Waymos and San Francisco’s history as innovation center
Mayor Lurie also spoke about the proliferation of autonomous Waymos in the city. The company’s bulky, white driverless Jaguar SUVs have exploded on the city’s streets, drawing mixed reactions from residents while becoming a major curiosity for tourists.
“I think we should be the test bed for emerging technology, and AI, and healthcare tech,” Lurie said. “We always have been and under my leadership, we will continue to lead and lean in. I’m proud of the success that has Waymo had.”
“We have tourists coming in from all over the world wanting to ride a Waymo in San Francisco,” he added.
‘The future starts in San Francisco’
Speaking on the final day of the 3-day tech conference, Lurie ended on a positive note regarding San Francisco’s place in the tech world.
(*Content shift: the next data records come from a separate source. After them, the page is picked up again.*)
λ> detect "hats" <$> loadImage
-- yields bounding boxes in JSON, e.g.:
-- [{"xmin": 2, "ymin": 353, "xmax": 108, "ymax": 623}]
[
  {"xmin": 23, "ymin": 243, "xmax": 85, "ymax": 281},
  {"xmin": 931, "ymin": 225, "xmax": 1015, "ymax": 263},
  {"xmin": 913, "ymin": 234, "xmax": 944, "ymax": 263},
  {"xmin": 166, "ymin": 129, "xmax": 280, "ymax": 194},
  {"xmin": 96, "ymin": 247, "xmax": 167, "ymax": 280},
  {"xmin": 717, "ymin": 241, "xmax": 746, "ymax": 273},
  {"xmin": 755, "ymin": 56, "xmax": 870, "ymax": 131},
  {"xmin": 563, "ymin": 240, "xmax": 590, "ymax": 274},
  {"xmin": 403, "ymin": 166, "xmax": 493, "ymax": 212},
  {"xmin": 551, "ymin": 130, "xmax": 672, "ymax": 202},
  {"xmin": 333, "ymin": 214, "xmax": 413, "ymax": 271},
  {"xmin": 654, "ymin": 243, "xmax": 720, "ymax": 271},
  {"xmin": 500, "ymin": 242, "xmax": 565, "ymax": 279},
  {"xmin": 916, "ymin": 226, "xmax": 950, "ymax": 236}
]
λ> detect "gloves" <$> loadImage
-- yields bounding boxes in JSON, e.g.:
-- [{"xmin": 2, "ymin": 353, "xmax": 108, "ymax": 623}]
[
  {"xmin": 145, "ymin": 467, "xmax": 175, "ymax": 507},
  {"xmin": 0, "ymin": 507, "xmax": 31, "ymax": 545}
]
“We believe in the future and the future always starts in San Francisco, and we’re going to lean into it,” he said.
“We can’t ever go back to what we’ve seen over the last five years. We want entrepreneurs, innovators, business leaders, and all of you to be engaged and involved in not only our comeback, but our rise,” he said, adding, “One more time: Let’s go San Francisco. We got this.”